Already, some works in the show have been sold. One such piece, titled Green Beret (2020), features a male sitter wearing a shirt in foliate print and a green beret. The clothes are reminiscent of ones designed for the artist’s recent collaboration with Dior Homme’s Summer 2021 campaign. The project came about after Dior director Kim Jones met Boafo during the artist’s 2019 residency at the Rubell Collection in Miami, which helped launch him to market fame. Boafo is one of a few select contemporary artists new to the market—among them Tschabalala Self and Cassi Namoda—that have been tapped for collaborations in the fashion sector.
Boafo’s meteoric rise has been amplified by the Dior project and his appearance in high-profile hybrid auctions. Competitive bidding has moved his estimates far past the primary market threshold, with his highest records commanding prices between $300,000 and $900,000. The number of works being traded also continues to rise.

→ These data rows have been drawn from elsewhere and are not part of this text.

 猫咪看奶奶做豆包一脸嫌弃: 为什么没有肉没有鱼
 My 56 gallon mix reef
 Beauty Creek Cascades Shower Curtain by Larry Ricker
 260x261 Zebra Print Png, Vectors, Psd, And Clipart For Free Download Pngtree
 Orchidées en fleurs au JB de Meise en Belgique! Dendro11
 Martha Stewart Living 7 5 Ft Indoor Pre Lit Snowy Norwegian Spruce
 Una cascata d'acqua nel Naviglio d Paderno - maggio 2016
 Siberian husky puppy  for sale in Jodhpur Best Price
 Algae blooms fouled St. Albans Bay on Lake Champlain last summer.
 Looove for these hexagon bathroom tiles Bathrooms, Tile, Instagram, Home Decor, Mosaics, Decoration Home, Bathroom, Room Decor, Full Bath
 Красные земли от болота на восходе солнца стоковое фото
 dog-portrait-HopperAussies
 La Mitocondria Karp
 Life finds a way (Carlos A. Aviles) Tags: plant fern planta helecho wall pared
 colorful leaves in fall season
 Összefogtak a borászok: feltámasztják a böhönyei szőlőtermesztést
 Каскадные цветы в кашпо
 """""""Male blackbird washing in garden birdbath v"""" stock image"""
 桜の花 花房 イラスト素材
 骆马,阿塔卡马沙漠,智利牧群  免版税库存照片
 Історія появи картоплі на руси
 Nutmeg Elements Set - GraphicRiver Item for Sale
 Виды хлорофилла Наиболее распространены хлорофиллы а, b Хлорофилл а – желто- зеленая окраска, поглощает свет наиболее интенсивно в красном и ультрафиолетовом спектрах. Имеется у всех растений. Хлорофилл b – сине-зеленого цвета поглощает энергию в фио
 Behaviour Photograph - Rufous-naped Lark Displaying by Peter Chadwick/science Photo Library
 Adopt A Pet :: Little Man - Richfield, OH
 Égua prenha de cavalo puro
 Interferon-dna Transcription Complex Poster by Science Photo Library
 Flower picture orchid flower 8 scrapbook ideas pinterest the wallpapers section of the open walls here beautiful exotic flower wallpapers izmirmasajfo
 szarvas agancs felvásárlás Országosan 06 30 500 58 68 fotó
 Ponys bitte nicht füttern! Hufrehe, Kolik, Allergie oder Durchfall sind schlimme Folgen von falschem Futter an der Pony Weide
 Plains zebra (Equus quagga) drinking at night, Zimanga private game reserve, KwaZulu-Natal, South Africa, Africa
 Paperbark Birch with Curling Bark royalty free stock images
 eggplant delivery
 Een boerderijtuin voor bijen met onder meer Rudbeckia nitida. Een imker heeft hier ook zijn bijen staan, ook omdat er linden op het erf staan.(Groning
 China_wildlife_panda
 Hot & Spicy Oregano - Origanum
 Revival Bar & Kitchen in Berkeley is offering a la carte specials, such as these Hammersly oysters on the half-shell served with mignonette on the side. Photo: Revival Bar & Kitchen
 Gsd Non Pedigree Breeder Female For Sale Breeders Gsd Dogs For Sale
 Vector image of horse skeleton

Most recently, a 2017 self-portrait appeared at Sotheby’s July mixed-category “Rembrandt to Richter” auction, where it hit the block alongside a Rembrandt self-portrait. The work came from a European collection and sold for $310,000, three times the low estimate of $104,300, marking the third-highest sale for the artist to date. Meanwhile, in a similar Christie’s sale that same month, Boafo’s oil on paper work Happy Birthday (2019) sold for $122,000, six times the pre-sale low estimate of $20,000.